**What the task asks**
Reproduce exactly the lines beginning with the line that contains "What exact distance" and ending at the final line of the material below.

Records
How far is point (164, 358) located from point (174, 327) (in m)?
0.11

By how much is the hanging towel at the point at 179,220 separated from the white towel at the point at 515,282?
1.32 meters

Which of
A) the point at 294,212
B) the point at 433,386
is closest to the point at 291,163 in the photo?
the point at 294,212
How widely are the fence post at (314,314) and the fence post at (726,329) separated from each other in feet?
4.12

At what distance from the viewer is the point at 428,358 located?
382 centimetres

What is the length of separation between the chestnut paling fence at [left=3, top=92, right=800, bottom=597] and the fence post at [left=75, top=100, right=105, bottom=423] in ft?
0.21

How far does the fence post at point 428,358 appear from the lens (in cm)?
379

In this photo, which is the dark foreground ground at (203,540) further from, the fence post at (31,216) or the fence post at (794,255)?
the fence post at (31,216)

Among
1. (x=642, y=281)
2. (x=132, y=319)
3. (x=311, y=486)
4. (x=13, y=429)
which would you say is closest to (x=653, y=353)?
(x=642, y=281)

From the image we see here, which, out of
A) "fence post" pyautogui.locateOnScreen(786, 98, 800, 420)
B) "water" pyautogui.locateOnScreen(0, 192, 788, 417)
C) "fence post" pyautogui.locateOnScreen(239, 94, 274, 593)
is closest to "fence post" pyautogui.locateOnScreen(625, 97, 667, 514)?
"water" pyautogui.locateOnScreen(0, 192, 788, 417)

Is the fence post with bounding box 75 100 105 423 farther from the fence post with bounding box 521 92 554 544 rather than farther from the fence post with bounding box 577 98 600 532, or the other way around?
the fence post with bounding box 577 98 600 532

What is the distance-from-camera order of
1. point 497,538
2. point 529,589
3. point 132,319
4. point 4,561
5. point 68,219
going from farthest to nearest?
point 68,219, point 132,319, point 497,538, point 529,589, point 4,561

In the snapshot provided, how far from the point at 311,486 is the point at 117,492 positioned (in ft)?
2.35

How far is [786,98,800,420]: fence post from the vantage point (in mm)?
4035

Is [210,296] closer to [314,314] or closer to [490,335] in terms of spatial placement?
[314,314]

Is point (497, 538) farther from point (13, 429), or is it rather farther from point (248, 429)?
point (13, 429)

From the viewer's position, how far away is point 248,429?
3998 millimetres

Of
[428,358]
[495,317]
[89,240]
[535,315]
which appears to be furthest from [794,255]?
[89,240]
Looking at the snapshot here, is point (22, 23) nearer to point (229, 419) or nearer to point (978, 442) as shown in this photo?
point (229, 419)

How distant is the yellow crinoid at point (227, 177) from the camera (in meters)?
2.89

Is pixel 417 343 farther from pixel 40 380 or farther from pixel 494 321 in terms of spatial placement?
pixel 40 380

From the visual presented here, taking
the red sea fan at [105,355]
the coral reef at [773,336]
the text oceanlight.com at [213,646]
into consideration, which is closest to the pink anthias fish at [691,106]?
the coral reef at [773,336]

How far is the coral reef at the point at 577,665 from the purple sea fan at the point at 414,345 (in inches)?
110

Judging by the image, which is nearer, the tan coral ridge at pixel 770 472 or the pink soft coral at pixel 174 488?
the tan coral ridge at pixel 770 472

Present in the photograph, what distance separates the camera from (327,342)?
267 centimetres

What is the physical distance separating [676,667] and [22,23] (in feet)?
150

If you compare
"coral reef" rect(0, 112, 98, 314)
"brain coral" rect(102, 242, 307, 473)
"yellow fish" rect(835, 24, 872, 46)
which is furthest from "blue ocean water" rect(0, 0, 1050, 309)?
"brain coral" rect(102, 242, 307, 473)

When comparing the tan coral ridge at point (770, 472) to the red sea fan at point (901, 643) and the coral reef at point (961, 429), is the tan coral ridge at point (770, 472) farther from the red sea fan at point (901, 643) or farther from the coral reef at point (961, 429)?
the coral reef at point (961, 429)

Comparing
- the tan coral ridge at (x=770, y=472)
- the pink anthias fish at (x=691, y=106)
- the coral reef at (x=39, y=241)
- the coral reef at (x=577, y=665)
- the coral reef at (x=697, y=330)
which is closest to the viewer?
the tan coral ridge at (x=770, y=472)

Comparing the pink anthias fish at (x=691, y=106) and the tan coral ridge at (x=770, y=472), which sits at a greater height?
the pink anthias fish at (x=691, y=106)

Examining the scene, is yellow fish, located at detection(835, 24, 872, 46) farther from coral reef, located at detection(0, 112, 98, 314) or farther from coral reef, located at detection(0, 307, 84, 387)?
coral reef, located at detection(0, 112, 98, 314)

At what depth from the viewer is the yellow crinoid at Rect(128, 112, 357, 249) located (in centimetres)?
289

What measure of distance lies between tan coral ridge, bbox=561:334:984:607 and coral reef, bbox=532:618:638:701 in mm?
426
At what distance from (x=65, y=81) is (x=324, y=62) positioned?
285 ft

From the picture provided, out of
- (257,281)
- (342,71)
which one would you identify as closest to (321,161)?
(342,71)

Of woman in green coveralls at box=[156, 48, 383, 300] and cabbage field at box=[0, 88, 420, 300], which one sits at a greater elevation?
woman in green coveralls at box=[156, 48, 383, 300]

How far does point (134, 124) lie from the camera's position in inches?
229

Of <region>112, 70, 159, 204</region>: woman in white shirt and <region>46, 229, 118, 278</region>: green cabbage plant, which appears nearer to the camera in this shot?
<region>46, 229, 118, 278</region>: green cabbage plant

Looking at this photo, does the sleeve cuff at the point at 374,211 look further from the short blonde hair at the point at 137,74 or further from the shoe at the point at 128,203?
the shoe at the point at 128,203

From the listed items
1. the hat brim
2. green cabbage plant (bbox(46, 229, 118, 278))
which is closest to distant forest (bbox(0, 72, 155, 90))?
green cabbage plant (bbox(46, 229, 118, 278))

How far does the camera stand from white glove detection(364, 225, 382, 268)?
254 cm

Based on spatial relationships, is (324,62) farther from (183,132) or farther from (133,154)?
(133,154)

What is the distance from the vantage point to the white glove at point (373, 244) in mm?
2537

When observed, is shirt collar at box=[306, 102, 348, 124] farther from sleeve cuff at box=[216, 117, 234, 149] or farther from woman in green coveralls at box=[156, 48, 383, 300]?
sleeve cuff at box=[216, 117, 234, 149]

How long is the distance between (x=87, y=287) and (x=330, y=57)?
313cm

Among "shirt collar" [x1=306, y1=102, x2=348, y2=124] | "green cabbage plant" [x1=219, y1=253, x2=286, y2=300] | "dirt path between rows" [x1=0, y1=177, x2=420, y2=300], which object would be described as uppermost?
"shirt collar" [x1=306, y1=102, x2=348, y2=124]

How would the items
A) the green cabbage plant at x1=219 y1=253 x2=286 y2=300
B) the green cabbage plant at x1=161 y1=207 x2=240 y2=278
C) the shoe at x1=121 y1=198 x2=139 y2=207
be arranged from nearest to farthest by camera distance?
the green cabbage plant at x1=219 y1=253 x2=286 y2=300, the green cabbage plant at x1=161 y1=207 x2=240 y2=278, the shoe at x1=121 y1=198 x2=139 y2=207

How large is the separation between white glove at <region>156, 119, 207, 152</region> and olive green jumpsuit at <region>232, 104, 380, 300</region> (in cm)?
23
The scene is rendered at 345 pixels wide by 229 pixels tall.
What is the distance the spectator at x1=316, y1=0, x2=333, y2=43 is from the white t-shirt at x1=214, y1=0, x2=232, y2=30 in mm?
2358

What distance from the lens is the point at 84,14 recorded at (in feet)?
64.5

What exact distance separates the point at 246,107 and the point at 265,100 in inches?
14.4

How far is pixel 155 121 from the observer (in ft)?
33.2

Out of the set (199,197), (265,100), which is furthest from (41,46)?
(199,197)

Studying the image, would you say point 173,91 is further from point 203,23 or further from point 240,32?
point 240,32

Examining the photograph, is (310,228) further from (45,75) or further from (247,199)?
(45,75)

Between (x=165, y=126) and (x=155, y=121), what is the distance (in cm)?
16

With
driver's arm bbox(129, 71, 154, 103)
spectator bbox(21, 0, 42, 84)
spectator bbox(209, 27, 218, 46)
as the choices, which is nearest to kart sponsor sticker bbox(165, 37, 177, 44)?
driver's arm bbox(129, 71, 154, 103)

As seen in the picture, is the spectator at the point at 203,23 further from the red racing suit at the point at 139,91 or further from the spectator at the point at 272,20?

**Solution below**
What exact distance separates the point at 246,107 and the point at 265,100 in inches?
14.4

How far is pixel 155 121 from the observer (in ft)?
33.2

Out of the set (199,197), (265,100), which is furthest from (41,46)?
(199,197)

Studying the image, would you say point 173,91 is further from point 203,23 or further from point 240,32?
point 240,32

Examining the photograph, is (310,228) further from (45,75) or further from (247,199)?
(45,75)

Between (x=165, y=126) and (x=155, y=121), what is the distance (in cm)?
16

With
driver's arm bbox(129, 71, 154, 103)
spectator bbox(21, 0, 42, 84)
spectator bbox(209, 27, 218, 46)
as the choices, which is nearest to kart sponsor sticker bbox(165, 37, 177, 44)?
driver's arm bbox(129, 71, 154, 103)

As seen in the picture, is the spectator at the point at 203,23 further from the red racing suit at the point at 139,91 or further from the spectator at the point at 272,20?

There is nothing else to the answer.